PROBLEM DESCRIPTION
Please resume the home medical safety guide below, picking up right after its last line.

SOURCE PASSAGE
● ● ● ● ●
Making Your Home Safe for Medical Care
At newmedsupplies.com, we want to make sure that your home medical treatment is done conveniently and safely. Many of our client/patients are limited in strength, or unsteady on their feet. Some are wheelchair - or bed-bound. The purpose of the following is to give our clients some easy and helpful tips on how to make the home safe for home care.
Fire Safety and Prevention
- Smoke detectors should be installed in your home. Make sure you check the batteries at least once a year.
- If appropriate, you may consider carbon monoxide detectors as well. Ask your local fire department if you should have one in your home.
- Have a fire extinguisher in your home, and have it tested regularly to make sure it is still charged and in working order.
- Have a plan for escape in the event of a fire. Discuss this plan with your family.
- If you use oxygen in your home, make sure you understand the hazards of smoking near oxygen. Review the precautions. If you aren’t sure, ask your oxygen provider what they are.
- If you are using electrical medical equipment, make sure to review the instruction sheets for that equipment. Read the section on electrical safety.
- Make sure that all medical equipment is plugged into a properly grounded electrical outlet.
- If you have to use a three-prong adapter, make sure it is properly installed by attaching the ground wire to the plug outlet screw.
- Use only good quality outlet “extenders” or “power strips” with internal Circuit breakers. Don’t use cheap extension cords.
Safety in the Bathroom
- Because of the smooth surfaces, the bathroom can be a very dangerous place, especially for persons who are unsteady.
- Use non-slip rugs on the floor to prevent slipping.
- Install a grab-bar on the shower wall, and non-slip footing strips inside the tub or shower.
● ● ● ● ●
[Saved entries]

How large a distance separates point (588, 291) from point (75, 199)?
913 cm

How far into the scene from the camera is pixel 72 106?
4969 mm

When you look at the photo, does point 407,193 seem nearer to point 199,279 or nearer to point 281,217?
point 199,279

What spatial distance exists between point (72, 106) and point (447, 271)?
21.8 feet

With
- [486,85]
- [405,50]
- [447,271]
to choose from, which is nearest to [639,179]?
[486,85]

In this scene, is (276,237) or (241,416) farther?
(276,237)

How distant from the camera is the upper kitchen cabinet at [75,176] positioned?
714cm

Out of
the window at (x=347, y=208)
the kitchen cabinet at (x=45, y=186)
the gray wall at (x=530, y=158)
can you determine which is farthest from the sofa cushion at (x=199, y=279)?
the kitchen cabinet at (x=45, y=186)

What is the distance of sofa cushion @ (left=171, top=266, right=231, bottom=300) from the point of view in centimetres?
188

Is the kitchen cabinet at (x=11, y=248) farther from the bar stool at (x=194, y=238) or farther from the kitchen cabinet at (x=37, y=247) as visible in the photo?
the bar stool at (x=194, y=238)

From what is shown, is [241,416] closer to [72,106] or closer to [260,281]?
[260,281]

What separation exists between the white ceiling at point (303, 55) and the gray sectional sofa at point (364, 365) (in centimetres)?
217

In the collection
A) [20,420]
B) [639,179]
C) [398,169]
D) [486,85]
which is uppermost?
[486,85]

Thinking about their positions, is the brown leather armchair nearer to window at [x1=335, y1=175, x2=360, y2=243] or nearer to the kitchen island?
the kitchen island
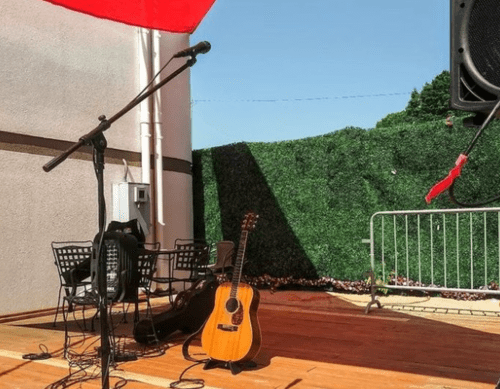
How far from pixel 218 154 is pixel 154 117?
1.58 meters

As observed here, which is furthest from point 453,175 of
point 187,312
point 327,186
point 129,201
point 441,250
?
point 327,186

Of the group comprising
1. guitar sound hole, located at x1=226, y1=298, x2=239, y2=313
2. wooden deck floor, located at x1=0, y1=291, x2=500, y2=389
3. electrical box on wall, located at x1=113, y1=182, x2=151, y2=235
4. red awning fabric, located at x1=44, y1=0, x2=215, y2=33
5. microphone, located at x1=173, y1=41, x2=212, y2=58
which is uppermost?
red awning fabric, located at x1=44, y1=0, x2=215, y2=33

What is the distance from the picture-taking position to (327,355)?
441 centimetres

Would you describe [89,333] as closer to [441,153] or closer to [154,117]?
[154,117]

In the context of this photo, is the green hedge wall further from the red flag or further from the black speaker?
the red flag

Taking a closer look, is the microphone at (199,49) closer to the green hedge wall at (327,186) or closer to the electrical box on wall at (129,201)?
the electrical box on wall at (129,201)

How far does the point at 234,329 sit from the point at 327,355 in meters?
0.92

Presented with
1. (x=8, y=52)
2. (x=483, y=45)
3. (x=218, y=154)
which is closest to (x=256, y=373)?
(x=483, y=45)

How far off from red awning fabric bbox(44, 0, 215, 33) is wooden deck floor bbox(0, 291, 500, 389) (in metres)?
3.00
● ● ● ● ●
SOLVED PROBLEM
- Ask your medical equipment provider about a shower bench you can sit on in the shower.
- If you have difficulty sitting and getting up, ask about a raised toilet seat with arm supports to make it easier to get on and off the commode.
- If you have problems sensing hot and cold, you should consider lowering the temperature setting of your water heater so you don’t accidentally scald yourself without realizing it.
Safety in the Bedroom
It’s important to arrange a safe, well-planned and comfortable bedroom since a lot of your recuperation and home therapy may occur there.
- Ask your home medical provider about a hospital bed. These beds raise and lower so you can sit up, recline, and adjust your knees. A variety of tables and supports are also available so you can eat, exercise, and read in bed.
- Bed rails may be a good idea, especially if you have a tendency to roll in bed at night.
- If you have difficulty walking, inquire about a bedside commode so you don’t have to walk to the bathroom to use the toilet.
- Make sure you can easily reach the light switches, and other important things you might need through the day or night.
- Install night-lights to help you find your way in the dark at night.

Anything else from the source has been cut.